GSA Connects 2024 Meeting in Anaheim, California

Paper No. 152-7
Presentation Time: 11:00 AM

LAKE TURKANA’S FISHERIES: NEW INSIGHTS FROM A CENTURY OF LIMNOLOGICAL RESEARCH


MUEHL, Madison1, OLIN, Jill A.2, KEYOMBE, James K.3, ALLER, Robert C.1, ALLER, Josephine Y.1, LWIZA, Kamazima M.1 and FRISK, Michael G.1, (1)School Marine and Atmospheric Sciences, Stony Brook University, Stony Brook, NY 11794, (2)Department of Biological Sciences, Great Lakes Research Center, Michigan Technological University, Houghton, MI 49931, (3)Kenya Marine & Fisheries Research Institute, Kisumu, Nyanza 40100, Kenya

Fish have become an important food resource in East Africa, and the development of African Great Lakes fisheries contributes to nutrition, employment, and livelihood security. Lake Turkana, a transboundary rift valley lake on the border of Kenya and Ethiopia, is an important source of fish for both local consumption and international trade. Lake Turkana’s fisheries have expanded throughout the last century, and fisheries productivity is closely tied to regional climatic variability. Boom-and-bust fishery cycles in Lake Turkana are likely driven by a combination of fishing pressure, fishing practices, and environmental variables.
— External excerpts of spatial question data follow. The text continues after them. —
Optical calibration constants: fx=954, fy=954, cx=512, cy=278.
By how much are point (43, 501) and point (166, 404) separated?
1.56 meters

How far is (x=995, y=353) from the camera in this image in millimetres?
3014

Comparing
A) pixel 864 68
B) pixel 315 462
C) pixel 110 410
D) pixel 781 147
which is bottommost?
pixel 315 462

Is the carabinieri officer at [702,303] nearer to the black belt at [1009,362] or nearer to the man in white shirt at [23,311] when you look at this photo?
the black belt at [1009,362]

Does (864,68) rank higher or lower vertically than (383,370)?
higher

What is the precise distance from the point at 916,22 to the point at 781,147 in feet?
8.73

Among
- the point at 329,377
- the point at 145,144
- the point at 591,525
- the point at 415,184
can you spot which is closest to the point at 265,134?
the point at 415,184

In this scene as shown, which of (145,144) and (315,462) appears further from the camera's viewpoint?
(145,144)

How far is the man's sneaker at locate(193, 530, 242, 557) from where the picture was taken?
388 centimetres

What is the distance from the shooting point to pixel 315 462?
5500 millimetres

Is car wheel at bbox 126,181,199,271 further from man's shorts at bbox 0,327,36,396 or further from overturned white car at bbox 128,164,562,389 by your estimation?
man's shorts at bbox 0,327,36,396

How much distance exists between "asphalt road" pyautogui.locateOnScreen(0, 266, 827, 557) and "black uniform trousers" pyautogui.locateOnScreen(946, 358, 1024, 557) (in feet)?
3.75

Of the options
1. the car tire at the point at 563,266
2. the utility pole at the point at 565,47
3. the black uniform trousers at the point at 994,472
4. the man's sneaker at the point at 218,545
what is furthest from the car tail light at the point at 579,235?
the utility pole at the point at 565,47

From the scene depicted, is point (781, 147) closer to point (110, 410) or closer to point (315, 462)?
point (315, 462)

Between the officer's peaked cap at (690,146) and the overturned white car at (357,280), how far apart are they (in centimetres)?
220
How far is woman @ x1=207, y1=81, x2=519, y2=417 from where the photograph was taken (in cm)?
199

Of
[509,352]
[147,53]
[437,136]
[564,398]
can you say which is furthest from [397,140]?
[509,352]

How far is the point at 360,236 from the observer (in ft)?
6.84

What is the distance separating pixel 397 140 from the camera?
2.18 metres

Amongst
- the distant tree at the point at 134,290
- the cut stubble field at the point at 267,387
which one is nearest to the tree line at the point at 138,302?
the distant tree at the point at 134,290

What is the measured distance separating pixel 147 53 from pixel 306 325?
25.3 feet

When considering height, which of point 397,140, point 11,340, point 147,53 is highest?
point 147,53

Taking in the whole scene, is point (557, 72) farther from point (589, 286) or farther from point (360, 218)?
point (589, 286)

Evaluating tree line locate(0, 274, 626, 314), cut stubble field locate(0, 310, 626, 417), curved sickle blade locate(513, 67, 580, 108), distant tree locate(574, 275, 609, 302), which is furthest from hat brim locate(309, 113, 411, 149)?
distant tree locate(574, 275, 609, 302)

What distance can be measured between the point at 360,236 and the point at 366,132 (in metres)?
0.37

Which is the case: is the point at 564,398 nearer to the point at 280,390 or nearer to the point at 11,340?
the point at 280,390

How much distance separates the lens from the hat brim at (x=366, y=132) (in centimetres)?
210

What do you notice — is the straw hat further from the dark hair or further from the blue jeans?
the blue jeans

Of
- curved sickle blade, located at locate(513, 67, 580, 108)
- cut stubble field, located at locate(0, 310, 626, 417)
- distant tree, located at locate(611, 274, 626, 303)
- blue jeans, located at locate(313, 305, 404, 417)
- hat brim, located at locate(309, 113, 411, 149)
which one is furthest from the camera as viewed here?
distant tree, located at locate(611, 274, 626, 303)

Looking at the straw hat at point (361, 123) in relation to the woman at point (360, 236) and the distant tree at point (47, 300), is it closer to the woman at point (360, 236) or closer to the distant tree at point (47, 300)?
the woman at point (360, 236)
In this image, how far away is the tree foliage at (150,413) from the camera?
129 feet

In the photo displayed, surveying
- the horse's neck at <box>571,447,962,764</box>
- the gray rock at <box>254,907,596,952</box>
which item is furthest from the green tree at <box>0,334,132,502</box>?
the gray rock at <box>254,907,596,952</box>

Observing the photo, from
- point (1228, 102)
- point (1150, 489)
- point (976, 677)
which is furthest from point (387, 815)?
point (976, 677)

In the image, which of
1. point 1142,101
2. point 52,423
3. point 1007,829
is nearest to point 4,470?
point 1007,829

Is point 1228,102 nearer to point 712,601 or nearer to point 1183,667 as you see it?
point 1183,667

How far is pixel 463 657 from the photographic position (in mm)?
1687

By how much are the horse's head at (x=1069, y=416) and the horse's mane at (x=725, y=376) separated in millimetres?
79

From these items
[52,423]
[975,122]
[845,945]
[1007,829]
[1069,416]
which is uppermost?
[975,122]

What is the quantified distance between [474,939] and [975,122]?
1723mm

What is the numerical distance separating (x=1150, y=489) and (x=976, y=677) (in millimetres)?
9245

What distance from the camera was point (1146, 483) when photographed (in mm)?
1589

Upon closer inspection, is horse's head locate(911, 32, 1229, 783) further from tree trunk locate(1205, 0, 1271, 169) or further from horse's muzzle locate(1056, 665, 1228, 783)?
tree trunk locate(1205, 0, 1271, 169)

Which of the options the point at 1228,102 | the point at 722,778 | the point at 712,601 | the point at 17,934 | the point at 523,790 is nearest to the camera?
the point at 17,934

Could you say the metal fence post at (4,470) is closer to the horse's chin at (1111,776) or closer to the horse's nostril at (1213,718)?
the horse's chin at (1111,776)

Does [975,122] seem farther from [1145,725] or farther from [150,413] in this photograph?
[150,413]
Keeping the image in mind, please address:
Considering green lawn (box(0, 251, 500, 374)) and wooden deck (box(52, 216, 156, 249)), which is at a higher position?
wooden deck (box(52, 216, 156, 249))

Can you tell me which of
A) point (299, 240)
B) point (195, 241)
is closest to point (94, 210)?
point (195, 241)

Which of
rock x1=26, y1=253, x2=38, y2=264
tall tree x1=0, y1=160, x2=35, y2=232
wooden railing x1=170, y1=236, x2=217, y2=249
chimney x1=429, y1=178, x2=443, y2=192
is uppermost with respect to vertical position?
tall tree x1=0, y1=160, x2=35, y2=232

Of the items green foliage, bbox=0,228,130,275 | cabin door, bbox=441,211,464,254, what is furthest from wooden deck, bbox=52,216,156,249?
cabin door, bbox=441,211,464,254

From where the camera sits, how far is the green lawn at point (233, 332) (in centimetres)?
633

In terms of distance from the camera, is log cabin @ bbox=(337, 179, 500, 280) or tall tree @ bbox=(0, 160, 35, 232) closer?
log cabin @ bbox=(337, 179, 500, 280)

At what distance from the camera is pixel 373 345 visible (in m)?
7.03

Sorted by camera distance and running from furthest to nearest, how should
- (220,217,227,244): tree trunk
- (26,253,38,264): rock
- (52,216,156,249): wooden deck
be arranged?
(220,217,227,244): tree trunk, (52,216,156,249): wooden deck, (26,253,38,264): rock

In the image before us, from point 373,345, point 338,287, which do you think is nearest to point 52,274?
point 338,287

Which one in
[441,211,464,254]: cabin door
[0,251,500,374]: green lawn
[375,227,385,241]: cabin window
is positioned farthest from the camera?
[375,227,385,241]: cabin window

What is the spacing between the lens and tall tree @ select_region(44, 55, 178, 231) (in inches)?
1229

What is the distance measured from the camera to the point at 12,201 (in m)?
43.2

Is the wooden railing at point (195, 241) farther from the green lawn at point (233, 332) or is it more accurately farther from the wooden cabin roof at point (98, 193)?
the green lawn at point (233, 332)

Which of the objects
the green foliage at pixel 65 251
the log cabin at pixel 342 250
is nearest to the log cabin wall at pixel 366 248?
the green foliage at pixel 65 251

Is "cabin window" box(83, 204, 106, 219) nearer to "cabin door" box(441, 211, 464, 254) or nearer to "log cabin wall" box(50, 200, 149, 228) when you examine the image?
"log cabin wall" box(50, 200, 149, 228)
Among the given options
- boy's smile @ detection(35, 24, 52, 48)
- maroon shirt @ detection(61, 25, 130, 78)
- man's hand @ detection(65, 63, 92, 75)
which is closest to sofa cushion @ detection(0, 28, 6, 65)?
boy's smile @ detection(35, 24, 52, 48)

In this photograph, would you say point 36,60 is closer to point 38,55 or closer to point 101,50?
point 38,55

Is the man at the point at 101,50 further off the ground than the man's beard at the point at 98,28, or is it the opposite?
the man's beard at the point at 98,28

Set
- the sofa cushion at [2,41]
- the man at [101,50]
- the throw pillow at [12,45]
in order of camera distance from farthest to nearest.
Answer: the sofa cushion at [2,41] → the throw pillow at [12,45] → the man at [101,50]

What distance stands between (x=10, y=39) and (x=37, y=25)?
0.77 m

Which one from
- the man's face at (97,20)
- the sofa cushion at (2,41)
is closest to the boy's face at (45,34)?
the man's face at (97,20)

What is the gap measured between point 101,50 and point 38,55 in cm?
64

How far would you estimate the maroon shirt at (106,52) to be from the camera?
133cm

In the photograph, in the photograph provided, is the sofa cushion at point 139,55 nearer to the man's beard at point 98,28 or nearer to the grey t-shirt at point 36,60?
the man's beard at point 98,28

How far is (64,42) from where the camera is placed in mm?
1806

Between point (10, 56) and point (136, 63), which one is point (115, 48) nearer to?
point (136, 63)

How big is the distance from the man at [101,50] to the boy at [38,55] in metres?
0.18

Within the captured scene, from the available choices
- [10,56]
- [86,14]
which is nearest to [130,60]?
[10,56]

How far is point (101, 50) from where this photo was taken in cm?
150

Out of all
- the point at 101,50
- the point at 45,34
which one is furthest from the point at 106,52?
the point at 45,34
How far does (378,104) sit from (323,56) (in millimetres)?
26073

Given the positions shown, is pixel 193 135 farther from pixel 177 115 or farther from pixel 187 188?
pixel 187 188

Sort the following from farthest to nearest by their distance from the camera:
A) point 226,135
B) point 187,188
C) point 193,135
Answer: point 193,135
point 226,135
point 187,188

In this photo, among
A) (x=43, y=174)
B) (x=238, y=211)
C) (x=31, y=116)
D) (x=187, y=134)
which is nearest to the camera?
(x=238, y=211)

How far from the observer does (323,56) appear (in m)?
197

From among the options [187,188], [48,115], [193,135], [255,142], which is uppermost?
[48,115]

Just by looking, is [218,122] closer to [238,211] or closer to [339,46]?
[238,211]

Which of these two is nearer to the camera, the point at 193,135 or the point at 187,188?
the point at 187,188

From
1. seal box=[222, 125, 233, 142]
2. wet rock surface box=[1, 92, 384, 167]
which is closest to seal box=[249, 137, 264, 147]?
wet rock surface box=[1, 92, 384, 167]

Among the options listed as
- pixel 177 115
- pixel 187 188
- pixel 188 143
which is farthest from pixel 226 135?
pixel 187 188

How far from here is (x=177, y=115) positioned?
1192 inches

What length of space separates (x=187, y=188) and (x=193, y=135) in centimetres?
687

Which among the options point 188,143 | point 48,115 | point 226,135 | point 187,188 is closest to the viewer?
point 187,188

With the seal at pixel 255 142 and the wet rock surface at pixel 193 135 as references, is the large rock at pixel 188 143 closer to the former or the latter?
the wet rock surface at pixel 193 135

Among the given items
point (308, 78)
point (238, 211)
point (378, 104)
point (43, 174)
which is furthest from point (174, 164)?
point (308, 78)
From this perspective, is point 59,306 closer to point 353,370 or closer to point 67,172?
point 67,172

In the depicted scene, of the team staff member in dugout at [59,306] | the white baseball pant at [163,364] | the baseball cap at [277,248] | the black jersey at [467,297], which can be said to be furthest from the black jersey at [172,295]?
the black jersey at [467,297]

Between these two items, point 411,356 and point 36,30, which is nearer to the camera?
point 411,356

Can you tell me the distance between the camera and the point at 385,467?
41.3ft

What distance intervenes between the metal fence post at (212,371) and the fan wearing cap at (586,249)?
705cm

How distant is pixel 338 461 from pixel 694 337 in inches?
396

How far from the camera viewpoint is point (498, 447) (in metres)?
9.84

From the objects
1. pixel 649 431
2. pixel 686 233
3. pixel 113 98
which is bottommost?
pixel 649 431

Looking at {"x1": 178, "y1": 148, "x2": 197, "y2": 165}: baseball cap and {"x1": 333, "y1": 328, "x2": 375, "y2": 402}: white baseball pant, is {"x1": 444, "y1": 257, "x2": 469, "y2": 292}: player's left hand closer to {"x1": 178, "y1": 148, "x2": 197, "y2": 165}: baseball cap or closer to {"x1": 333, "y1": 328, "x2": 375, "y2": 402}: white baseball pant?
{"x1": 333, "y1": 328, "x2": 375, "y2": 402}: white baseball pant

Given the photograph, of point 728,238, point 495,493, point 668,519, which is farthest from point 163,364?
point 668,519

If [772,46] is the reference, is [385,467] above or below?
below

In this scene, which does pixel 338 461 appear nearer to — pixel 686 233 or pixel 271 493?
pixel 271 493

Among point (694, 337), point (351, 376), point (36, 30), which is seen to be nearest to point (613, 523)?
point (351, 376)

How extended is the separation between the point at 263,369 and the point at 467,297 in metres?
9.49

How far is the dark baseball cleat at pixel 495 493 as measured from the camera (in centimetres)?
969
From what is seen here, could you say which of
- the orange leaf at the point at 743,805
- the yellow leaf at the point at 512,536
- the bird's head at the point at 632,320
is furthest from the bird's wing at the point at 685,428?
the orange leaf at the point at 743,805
Although Lake Turkana’s fisheries productivity cycles are driven in part by fluctuations in water level, commercial fishing has likely contributed additional destabilizing effects to fish population dynamics and increased susceptibility of stocks to collapse. As fishing is inherently selective, selection pressure from heavy exploitation of fish stocks often drives shifts in fish life history traits including mean length, maximum length, and size at maturity that can serve as indicators of heavy fishing. Over the last century, lake-wide limnology and fisheries surveys have been sporadic but act as important historical snapshots that capture changes in the life histories and trophic dynamics of Lake Turkana’s fish species. Analysis of historical survey data has revealed shifts toward earlier maturation at smaller body sizes in several of Lake Turkana’s commercially targeted fish species. While recognizing that environmental conditions may have played a role in shaping life history traits, the direction and magnitude of the shifts in life history traits are consistent with expected effects of heavy fishing. These shifts may influence not only fisheries productivity but have cascading effects on predator-prey interactions and the lake’s trophic ecology. In understudied regions like Lake Turkana, disentangling the effects of fishing and climate change on fish life history and trophic dynamics is important for the future sustainability of the lake’s fish stocks. For Lake Turkana, the focus of future research should shift toward assessing the combined effects of environmental fluctuations and fishing on the lake’s ecology through the development of long-term limnological and fisheries monitoring programs.